# Work item:
Each line of the data has to be transcribed exactly.

----- Records provided

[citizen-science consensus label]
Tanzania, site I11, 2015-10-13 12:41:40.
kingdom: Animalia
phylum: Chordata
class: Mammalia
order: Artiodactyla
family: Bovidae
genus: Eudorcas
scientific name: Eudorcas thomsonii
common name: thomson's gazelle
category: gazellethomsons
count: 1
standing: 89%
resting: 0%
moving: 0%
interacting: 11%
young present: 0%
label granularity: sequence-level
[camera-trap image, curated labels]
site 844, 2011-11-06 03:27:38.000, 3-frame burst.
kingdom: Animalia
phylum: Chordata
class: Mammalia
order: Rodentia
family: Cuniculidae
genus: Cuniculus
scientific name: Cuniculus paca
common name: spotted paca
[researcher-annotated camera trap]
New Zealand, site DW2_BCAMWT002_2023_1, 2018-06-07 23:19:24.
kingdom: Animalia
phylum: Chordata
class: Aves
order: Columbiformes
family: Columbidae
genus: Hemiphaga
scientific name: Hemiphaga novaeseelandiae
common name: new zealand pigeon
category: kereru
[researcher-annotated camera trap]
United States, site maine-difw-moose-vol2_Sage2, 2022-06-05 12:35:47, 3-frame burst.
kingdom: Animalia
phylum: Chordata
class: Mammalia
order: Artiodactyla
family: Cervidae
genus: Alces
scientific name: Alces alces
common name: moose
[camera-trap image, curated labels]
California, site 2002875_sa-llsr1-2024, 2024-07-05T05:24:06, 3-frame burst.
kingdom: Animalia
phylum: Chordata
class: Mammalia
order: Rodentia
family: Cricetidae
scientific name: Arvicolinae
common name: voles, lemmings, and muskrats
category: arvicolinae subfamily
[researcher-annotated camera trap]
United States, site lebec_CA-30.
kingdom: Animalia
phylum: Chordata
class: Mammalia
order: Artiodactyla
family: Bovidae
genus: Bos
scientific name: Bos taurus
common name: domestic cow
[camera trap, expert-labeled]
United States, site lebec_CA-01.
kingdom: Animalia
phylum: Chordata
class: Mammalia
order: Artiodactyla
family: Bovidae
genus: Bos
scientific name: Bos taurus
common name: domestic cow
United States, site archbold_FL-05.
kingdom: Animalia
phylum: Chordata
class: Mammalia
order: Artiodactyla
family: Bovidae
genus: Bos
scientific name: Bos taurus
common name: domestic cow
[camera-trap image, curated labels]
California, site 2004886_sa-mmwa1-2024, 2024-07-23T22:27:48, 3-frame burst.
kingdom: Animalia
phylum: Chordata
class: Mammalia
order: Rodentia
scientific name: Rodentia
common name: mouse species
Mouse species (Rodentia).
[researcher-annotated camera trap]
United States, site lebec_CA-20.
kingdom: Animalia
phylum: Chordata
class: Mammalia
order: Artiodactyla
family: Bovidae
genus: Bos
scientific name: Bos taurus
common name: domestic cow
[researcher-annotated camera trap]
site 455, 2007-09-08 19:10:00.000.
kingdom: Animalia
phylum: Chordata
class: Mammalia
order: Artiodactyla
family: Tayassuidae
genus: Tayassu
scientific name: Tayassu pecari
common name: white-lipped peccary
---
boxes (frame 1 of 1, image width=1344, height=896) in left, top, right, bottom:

----------

# Result of the exercise:
[citizen-science consensus label]
Tanzania, site I11, 2015-10-13 12:41:40.
kingdom: Animalia
phylum: Chordata
class: Mammalia
order: Artiodactyla
family: Bovidae
genus: Eudorcas
scientific name: Eudorcas thomsonii
common name: thomson's gazelle
category: gazellethomsons
count: 1
standing: 89%
resting: 0%
moving: 0%
interacting: 11%
young present: 0%
label granularity: sequence-level
[camera-trap image, curated labels]
site 844, 2011-11-06 03:27:38.000, 3-frame burst.
kingdom: Animalia
phylum: Chordata
class: Mammalia
order: Rodentia
family: Cuniculidae
genus: Cuniculus
scientific name: Cuniculus paca
common name: spotted paca
[researcher-annotated camera trap]
New Zealand, site DW2_BCAMWT002_2023_1, 2018-06-07 23:19:24.
kingdom: Animalia
phylum: Chordata
class: Aves
order: Columbiformes
family: Columbidae
genus: Hemiphaga
scientific name: Hemiphaga novaeseelandiae
common name: new zealand pigeon
category: kereru
[researcher-annotated camera trap]
United States, site maine-difw-moose-vol2_Sage2, 2022-06-05 12:35:47, 3-frame burst.
kingdom: Animalia
phylum: Chordata
class: Mammalia
order: Artiodactyla
family: Cervidae
genus: Alces
scientific name: Alces alces
common name: moose
[camera-trap image, curated labels]
California, site 2002875_sa-llsr1-2024, 2024-07-05T05:24:06, 3-frame burst.
kingdom: Animalia
phylum: Chordata
class: Mammalia
order: Rodentia
family: Cricetidae
scientific name: Arvicolinae
common name: voles, lemmings, and muskrats
category: arvicolinae subfamily
[researcher-annotated camera trap]
United States, site lebec_CA-30.
kingdom: Animalia
phylum: Chordata
class: Mammalia
order: Artiodactyla
family: Bovidae
genus: Bos
scientific name: Bos taurus
common name: domestic cow
[camera trap, expert-labeled]
United States, site lebec_CA-01.
kingdom: Animalia
phylum: Chordata
class: Mammalia
order: Artiodactyla
family: Bovidae
genus: Bos
scientific name: Bos taurus
common name: domestic cow
United States, site archbold_FL-05.
kingdom: Animalia
phylum: Chordata
class: Mammalia
order: Artiodactyla
family: Bovidae
genus: Bos
scientific name: Bos taurus
common name: domestic cow
[camera-trap image, curated labels]
California, site 2004886_sa-mmwa1-2024, 2024-07-23T22:27:48, 3-frame burst.
kingdom: Animalia
phylum: Chordata
class: Mammalia
order: Rodentia
scientific name: Rodentia
common name: mouse species
Mouse species (Rodentia).
[researcher-annotated camera trap]
United States, site lebec_CA-20.
kingdom: Animalia
phylum: Chordata
class: Mammalia
order: Artiodactyla
family: Bovidae
genus: Bos
scientific name: Bos taurus
common name: domestic cow
[researcher-annotated camera trap]
site 455, 2007-09-08 19:10:00.000.
kingdom: Animalia
phylum: Chordata
class: Mammalia
order: Artiodactyla
family: Tayassuidae
genus: Tayassu
scientific name: Tayassu pecari
common name: white-lipped peccary
---
boxes (frame 1 of 1, image width=1344, height=896) in left, top, right, bottom:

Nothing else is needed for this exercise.